“The reason I fight so hard for my clients."
For two decades, Legal Aid Alberta lawyer Karen McGowan has helped countless at-risk youth navigate their way to a better future.
A life turned around is the ultimate victory for any youth lawyer, but it is a job that’s not for the faint of heart because not every case has a happy ending.
McGowan is marking a milestone in her legal career – 20 years with Legal Aid Alberta – and has received a Long Service Award to recognize her extraordinary commitment to helping Albertans.

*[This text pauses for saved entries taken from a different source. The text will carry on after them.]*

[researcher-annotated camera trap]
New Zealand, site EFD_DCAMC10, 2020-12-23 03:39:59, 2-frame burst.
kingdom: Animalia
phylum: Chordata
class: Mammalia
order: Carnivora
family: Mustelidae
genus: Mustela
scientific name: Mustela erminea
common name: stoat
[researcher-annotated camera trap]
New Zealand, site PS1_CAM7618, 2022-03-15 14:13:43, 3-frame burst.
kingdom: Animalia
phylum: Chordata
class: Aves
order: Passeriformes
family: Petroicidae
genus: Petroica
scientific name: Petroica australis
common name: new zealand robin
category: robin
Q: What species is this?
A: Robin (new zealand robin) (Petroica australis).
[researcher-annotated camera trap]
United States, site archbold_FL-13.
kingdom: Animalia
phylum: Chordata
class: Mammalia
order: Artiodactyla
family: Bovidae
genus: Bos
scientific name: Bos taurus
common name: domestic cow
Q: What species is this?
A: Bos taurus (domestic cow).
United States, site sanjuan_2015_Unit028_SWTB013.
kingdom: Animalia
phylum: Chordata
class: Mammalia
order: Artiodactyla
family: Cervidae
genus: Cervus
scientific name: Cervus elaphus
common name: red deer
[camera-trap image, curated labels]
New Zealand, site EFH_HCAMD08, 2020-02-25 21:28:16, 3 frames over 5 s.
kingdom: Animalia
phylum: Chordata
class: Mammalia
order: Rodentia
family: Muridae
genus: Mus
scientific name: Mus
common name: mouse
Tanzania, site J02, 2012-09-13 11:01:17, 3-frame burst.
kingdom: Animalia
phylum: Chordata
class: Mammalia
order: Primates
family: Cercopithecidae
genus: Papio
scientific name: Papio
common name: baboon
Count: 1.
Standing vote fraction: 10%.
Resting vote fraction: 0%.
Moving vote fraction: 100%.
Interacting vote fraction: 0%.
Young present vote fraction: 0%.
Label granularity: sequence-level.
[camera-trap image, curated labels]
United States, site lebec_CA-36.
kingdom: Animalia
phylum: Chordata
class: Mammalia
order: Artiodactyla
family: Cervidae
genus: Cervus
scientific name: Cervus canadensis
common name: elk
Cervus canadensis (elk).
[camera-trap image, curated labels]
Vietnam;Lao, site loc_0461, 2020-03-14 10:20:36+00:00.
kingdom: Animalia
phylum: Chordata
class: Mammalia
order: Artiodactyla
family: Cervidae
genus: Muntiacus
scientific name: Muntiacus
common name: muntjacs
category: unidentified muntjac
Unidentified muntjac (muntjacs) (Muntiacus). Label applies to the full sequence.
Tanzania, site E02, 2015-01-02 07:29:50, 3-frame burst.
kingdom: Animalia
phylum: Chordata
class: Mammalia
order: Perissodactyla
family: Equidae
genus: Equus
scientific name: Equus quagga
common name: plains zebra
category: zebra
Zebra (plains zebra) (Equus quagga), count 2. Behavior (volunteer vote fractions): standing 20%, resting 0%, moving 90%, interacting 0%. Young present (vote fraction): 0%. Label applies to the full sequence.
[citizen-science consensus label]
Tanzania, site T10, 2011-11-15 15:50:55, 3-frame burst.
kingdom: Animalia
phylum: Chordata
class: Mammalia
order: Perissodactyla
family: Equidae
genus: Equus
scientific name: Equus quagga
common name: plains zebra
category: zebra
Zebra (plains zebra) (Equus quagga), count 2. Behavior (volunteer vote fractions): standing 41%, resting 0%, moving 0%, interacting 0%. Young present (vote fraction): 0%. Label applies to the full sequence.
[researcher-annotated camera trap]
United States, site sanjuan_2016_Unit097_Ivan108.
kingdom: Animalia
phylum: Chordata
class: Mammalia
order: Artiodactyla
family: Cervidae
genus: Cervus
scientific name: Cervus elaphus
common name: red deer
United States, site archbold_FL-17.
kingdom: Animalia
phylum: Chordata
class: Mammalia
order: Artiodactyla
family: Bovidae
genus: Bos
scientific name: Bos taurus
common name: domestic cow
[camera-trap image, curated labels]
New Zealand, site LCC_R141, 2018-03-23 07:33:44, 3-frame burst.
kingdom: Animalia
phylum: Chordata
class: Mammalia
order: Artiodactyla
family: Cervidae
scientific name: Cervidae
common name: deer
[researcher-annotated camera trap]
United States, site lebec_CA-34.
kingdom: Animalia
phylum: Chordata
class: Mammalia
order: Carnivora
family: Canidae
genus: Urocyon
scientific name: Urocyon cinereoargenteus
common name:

“Every day, I’ve had the opportunity to make a difference in the lives of vulnerable and at-risk youth,” she says. “I would dedicate (my award) to every client that never made it to their 18th birthday. Sadly, we have had many.”
Heartwarming stories, coupled with heartache, make McGowan’s life as a lawyer both rewarding and difficult. To honour her 2020 Long Service Award, we asked McGowan to share a memory that has stuck with her all these years. She offered two.
A couple years ago I was walking back from court with one of my students when this young woman in her late 20s asked me if I was Karen McGowan.
She said she wanted to thank me and our youth workers (as they were then called) who helped her with her legal and social issues. She said that she was a horrible teen and that we changed her life.
I asked her what she was doing now and she told me that she is a registered nurse. So, I’m thinking, this girl was probably just one of those kids who had a scrape with the law but had a good home life and was able to get herself on track.
I asked her name. When she told me, you could have blown me right over. She was right! In fact, she even stole our youth worker’s car when he stopped to pick up another youth.
Still, her art still hangs in our offices. We often don’t hear about our clients once they get older. I was so happy that we made a difference in her life and it re-affirmed why I work at LAA.
I was representing a boy charged with assaulting staff at his group home. He wasn’t just any kid. He was emotionally disturbed to the point that he wouldn’t talk, would bang his head, and was even catatonic at times.
His staff thought he was malingering but our experts determined he was legitimately unfit to stand trial and would likely never recover. He had been sexually abused and his behavior rapidly deteriorated when his little sister was also sexually abused.
It was presumed that his “failure” to protect his little sister caused him to completely shut down into this near catatonic state. I went to go see him in a secured group home with one of our youth workers.
He was in a video monitored room. He was naked because he refused to wear clothes. He would often smear feces on the wall. He would sometimes spit at staff.
In order to enter the room both myself and our youth worker had to enter the room in hazmat suits in case he discharged bodily substances at us. He was so scrawny. He was rocking back and forth. He never spoke to me.
My heart shattered and when I left I sat in my car and sobbed uncontrollably. He was discharged on his charges and the boy remained in government care. He was by far, the most vulnerable youth I have ever met in my 21 years as a youth lawyer. But he is the reason I fight so hard for my clients.